Problems and tasks |
1. Rewrite the paragraph beginning "Needless to say, I was deeply crushed" from the passage about the 2000 election as a short bulleted list that keeps its main facts.
2. In the passage about the 2000 election, how many votes did Al Gore lose Florida by?
3. Using the figures in the passage about the 2000 election, explain how Gore's losing margin in Florida compared with Ralph Nader's vote total there.

Quoted passage |
■ ■ ■ ■

Needless to say, I was deeply crushed when Al Gore lost the 2000 election. It’s still tough for me to talk about to this day. I personally knew friends in the Miami Sierra Club who voted for Presidential third party candidate Ralph Nader instead. Al Gore lost Florida by only 537 votes to Republican candidate George W. Bush. Ralph Nader received over 97,000 votes in Florida. As Al Gore said in An Inconvenient Truth, “Well, that was a hard blow. But, what are you going to do? You make the best of it.”

■ ■ ■ ■

Data lines |
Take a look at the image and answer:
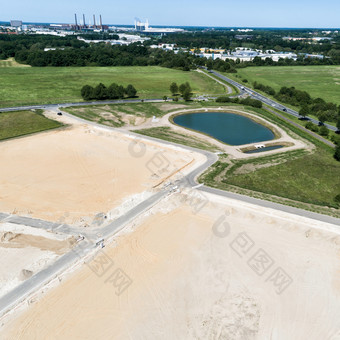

■ ■ ■ ■

Answers given |
1.
- The writer was deeply crushed when Al Gore lost the 2000 election and still finds it hard to talk about.
- The writer knew friends in the Miami Sierra Club who voted for third-party candidate Ralph Nader.
- Gore lost Florida to Republican George W. Bush by only 537 votes.
- Nader received over 97,000 votes in Florida.
- The writer quotes Gore in An Inconvenient Truth: "Well, that was a hard blow. But, what are you going to do? You make the best of it."

2. 537 votes.

3. Gore lost Florida to George W. Bush by only 537 votes. Nader received over 97,000 votes in Florida, so his total was far larger than Gore's losing margin.